As part of the capacity development pillar of the Big Data for Development project, AIMS-NEI designed, a Big Data for Development Short Course Program (BD4D-SCP) taught across the AIMS-NEI network, first in Rwanda and now in Senegal.
The course targets people with passion in Data Science in general and in particular in Big Data Analytics, having at least a 4 years undergraduate degree or a minimum 2 to 3 years of work experience as a professional in Statistics or any other Data Science related topic.
A number of short courses are in the pipeline to achieve our BD4D objective to increase the number of data scientists in Africa and provide a platform for all practitioners to interact. AIMS-NEI will also organize the First Leveraging the Power of Big Data (LPBD) Executive Education workshop. The goal of the workshop is to introduce C-level executives in the era of big data, demonstrating how big data is disrupting traditional enterprises and opens the door for new products and services.
Datasets are becoming increasingly large as the world population and things become more and more connected. Traditional data processing software and techniques cannot deal with these large-scale datasets. Thus, you need specialized frameworks and tools such as Apache Spark to deal with large datasets. This course teaches the essential basics of processing large scale datasets using Python. In addition, the course also teaches you how to perform common data science tasks such data wrangling and building machine learning models in Python. This course takes a practical approach to equip participants with the most essential tools in the shortest possible time. The course emphasizes learning by doing, as such, they are a lot of exercises built into the course to give participants ample time to practice.

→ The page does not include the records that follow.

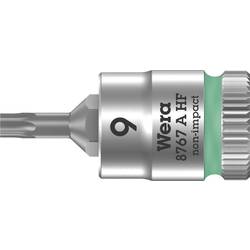 Nástrčný kľúč, Torx Wera 8767 A 05003361001, 1/4" (6,3 mm), chróm-vanadiová oceľ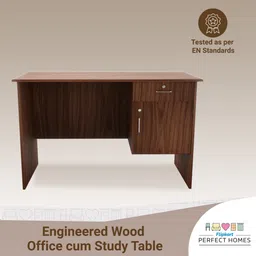 flipkart perfect homes Joey Engineered Wood Study Table image 2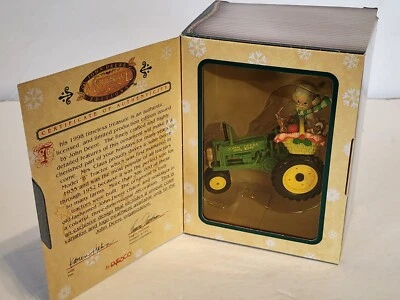John Deere Obra Maestra Ediciones Ornamento Mrs Claus Enesco Modelo "B" 2da edición 1998 Foto 1 de 4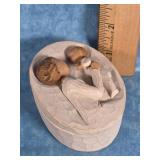 "GRANDMOTHERT" WILLOW TREE TRINKET BOX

This course takes a practical approach to equip participants with the most essential tools in the shortest possible time. The lessons start with absolute basics of Python focusing mainly on data structures, and then quickly jump into core libraries for doing data science in Python. Next, the course moves to Big Data by first providing brief theoretical concepts about the topic and then teaches Apache Spark-a state of the art tool for processing large datasets. Thereafter, it provides introductory lectures in machine learning before moving on to show participants how to build these algorithms in Python. The course emphasizes learning by doing.
Summarized Course Objectives
- Understand advanced concepts of Python language: data structures, functions, classes and more.
- Perform common data science tasks using Python: data ingestion, processing, visualization, web scraping etc.
- Handle large scale data set (20gb+) on a personal computer using Apache Spark and utilize cloud computing platforms.
- Be familiar with theoretical basis of common machine learning algorithms.
- Be able to build and evaluate machine learning models using scikit-learn library
Advanced Concepts in Python: on this first day, the course will focus on Python language to build strong foundation for the rest of the course materials. Participants will be introduced to intermediate to advanced level practical techniques such as writing functions, classes, error handling, packaging python code and more.
Python for Data Science: during the second day, the focus is performing common data science tasks using Python. We will go through how to do data ingestion, processing, analysis, visualization, web scraping and more using Python and along the way introduce essential packages (e.g., pandas, geopandas, numpy, matplotlib etc.) for doing these tasks.
Big Data Processing: on the third day, the course focuses on how to handle large data sets as using Python. The following topics will be covered: introduction to big data, multiprocessing in Python, Apache Spark, how to use common cloud platforms and more.
Machine Learning (ML) in Python: on this day, the course will first provide an introductory lecture on machine learning. The rest of the day will focus on how to perform various ML tasks (e.g., data preparation, model building, evaluation and interpretation) using the scikit-learn package in Python.
Putting it All Together: during the final day, we will focus on using the skills gained in this course to solve real life data science problems by looking at case studies. Potential case studies to be covered include: how to process nigh lights satellite images (geospatial), how to process massive call records from cellphones (mobile data) and how build ML models to impute missing sensor data (sensor data).
- Programming: ability to write a simple program in Python (basic Python level)
- Math and Statistics: a background in statistics, data science, or any quantitative sciences.